Bug 1378779

Summary: systemd-journald fails to start due to corrupted journal
Product: Red Hat Enterprise Linux 7 Reporter: Denis Silakov <dsilakov>
Component: systemdAssignee: systemd-maint
Status: CLOSED CURRENTRELEASE QA Contact: qe-baseos-daemons
Severity: medium Docs Contact:
Priority: unspecified    
Version: 7.2CC: msekleta, systemd-maint-list
Target Milestone: rc   
Target Release: ---   
Hardware: x86_64   
OS: Unspecified   
Whiteboard:
Fixed In Version: Doc Type: If docs needed, set a value
Doc Text:
Story Points: ---
Clone Of: Environment:
Last Closed: 2016-10-04 06:00:03 UTC Type: Bug
Regression: --- Mount Type: ---
Documentation: --- CRM:
Verified Versions: Category: ---
oVirt Team: --- RHEL 7.3 requirements from Atomic Host:
Cloudforms Team: --- Target Upstream Version:
Embargoed:
Attachments:
Description Flags
systemd-journald start failure none

Description Denis Silakov 2016-09-23 09:02:16 UTC
Created attachment 1204044 [details]
systemd-journald start failure

Description of problem:

If journald is interrupted during journal rotation during boot, it can leave a corrupted journal preventing systemd-journald from further launching. More particular, we can see that in the running system journald fails to start because the current journal, /run/log/journal/.../system.journal is corrupt: it has size=0 in its header.
This seems to be due to the fact that there are a lot of log messages during the initial boot phase, and the initial journald instance decided that it needs to do log rotation, but was interrupted while doing so:

[   14.301981] systemd[1]: systemd-journald.service changed dead -> running
[   14.632710] systemd-journald[98]: Data hash table of /run/log/journal/78458568871841dfb74e3f29f463788c/system.journal has a fill level at 75.0 (15703 of 20935 items, 12058624 file size, 767 bytes per hash table item), suggesting rotation.
[   14.638730] systemd-journald[98]: /run/log/journal/78458568871841dfb74e3f29f463788c/system.journal: Journal header limits reached or header out-of-date, rotating.
[   14.642956] systemd-journald[98]: Rotating...
[   14.648489] systemd-journald[98]: Failed to create new runtime journal: Interrupted system call
[   14.651202] systemd-journald[98]: Vacuuming...
[   14.652769] systemd-journald[98]: Received SIGTERM from PID 1 (n/a).
[   14.654517] systemd-journald[98]: systemd-journald stopped as pid 98


I'm not certain what stopped it, I guess that was normal and would cause no problem if there was no rotation.
However no new instances of the journal could start after that (see attachment for log).

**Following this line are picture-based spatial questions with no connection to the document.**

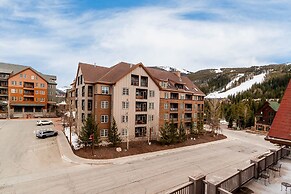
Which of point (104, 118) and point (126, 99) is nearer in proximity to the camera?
point (104, 118)

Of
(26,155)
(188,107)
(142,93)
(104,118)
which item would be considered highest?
(142,93)

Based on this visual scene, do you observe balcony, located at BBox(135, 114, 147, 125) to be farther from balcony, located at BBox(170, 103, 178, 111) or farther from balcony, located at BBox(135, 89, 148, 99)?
balcony, located at BBox(170, 103, 178, 111)

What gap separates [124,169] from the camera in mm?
16797

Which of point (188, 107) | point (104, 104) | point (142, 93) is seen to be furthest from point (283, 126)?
point (188, 107)

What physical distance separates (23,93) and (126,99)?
42129 mm

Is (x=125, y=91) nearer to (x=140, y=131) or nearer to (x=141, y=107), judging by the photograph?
(x=141, y=107)

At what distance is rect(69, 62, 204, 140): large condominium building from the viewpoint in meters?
Answer: 25.1

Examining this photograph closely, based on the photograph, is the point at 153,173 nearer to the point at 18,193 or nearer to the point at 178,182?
the point at 178,182

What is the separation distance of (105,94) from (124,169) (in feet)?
38.2

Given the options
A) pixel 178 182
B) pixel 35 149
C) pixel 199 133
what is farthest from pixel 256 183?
pixel 199 133

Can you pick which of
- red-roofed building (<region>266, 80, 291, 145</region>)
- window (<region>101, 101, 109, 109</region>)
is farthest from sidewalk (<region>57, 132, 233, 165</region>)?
red-roofed building (<region>266, 80, 291, 145</region>)

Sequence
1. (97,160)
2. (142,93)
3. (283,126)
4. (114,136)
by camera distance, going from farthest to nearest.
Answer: (142,93) < (114,136) < (97,160) < (283,126)

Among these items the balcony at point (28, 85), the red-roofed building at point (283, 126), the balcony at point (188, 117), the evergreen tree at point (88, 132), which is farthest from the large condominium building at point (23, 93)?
the red-roofed building at point (283, 126)

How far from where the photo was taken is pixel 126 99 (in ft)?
85.0
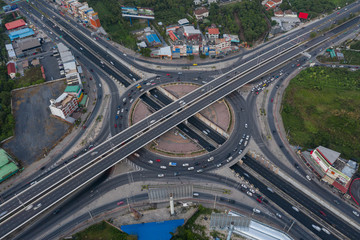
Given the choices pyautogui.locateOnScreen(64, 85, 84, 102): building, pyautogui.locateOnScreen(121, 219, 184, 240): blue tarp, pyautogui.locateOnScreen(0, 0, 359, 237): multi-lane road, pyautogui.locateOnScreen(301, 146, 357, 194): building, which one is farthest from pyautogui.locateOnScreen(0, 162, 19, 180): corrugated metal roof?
pyautogui.locateOnScreen(301, 146, 357, 194): building

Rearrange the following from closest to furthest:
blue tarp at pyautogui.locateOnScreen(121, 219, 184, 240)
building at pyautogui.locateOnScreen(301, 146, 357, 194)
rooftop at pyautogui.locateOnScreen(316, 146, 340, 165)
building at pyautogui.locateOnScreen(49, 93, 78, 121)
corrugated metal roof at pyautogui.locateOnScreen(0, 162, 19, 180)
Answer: blue tarp at pyautogui.locateOnScreen(121, 219, 184, 240)
building at pyautogui.locateOnScreen(301, 146, 357, 194)
rooftop at pyautogui.locateOnScreen(316, 146, 340, 165)
corrugated metal roof at pyautogui.locateOnScreen(0, 162, 19, 180)
building at pyautogui.locateOnScreen(49, 93, 78, 121)

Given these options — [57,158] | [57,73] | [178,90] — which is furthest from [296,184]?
[57,73]

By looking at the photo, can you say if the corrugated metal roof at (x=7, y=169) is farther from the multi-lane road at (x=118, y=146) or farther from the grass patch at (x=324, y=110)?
the grass patch at (x=324, y=110)

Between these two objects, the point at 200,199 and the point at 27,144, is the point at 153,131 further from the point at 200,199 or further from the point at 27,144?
the point at 27,144

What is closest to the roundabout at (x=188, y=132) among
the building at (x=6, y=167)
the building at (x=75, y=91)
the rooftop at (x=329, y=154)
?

Version-Release number of selected component (if applicable):
systemd-219-19.el7

How reproducible:
Rarely. One should produce a huge number of messages during boot but even in this case journald fails occasionally.

Steps to Reproduce:
1. Setup a system to send a lot of messages to journal during boot
2. Reboot OS
3.

Actual results:
systemd-journald service is dead after boot

Expected results:
systemd-journald service is running after boot

Additional info:
There is an upstream fix (https://github.com/systemd/systemd/pull/695) for "journals that only contain a valid header, but nothing else". Not sure if this is our case...

Comment 2 Lukáš Nykrýn 2016-09-23 10:02:58 UTC
Before we start debugging would you will be willing to try our sneak preview for systemd for 7.3? It contains tons of journal-related fixes.

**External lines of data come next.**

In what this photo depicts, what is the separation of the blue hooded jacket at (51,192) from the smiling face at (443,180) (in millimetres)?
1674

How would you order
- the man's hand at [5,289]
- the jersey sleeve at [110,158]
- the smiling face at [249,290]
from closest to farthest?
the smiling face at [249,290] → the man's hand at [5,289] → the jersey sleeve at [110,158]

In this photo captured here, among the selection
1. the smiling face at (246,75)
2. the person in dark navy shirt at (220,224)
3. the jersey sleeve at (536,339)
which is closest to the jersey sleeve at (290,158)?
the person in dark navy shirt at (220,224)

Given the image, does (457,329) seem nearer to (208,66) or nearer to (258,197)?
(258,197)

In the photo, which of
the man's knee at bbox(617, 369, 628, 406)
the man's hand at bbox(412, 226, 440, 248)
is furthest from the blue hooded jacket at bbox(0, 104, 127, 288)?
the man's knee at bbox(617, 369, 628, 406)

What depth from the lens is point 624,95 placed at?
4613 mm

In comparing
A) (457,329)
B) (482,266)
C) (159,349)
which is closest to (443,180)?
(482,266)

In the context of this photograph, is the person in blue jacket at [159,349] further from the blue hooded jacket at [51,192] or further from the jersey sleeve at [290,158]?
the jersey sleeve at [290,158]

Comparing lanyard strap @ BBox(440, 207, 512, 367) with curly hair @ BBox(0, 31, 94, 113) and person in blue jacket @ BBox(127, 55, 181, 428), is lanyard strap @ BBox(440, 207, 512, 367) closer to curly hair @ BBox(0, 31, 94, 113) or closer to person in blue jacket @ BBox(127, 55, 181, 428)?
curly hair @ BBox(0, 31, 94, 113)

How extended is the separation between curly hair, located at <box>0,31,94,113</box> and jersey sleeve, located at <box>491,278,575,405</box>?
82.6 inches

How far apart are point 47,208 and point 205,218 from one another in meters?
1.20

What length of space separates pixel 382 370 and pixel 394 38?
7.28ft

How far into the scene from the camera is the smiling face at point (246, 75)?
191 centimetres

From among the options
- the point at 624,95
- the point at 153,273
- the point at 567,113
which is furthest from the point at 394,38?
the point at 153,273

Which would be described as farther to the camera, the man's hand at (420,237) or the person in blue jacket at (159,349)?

https://copr.fedorainfracloud.org/coprs/lnykryn/systemd-rhel-staging/
Just please be aware that this is unofficial, unsupported, test, ... build. (Although if you find some bug there feel free to contact me).

Comment 3 Denis Silakov 2016-09-23 10:04:41 UTC
Yes, makes sense. Though the problem occurs rarely, so it will take some time.

Comment 4 Michal Sekletar 2016-09-28 06:02:05 UTC
We have backported pull/695 already so I think that the issue is most likely fixed now.

Comment 5 Denis Silakov 2016-09-28 07:51:38 UTC
Thanks. I gave systemd-219-30.el7 a couple of tries and didn't get the failure, but I proceed with it - even with old systemd, it happened rarely.

Comment 6 Michal Sekletar 2016-10-04 06:00:03 UTC
Feel free to reopen in case you again hit the issue with systemd-219-30.el7 or newer.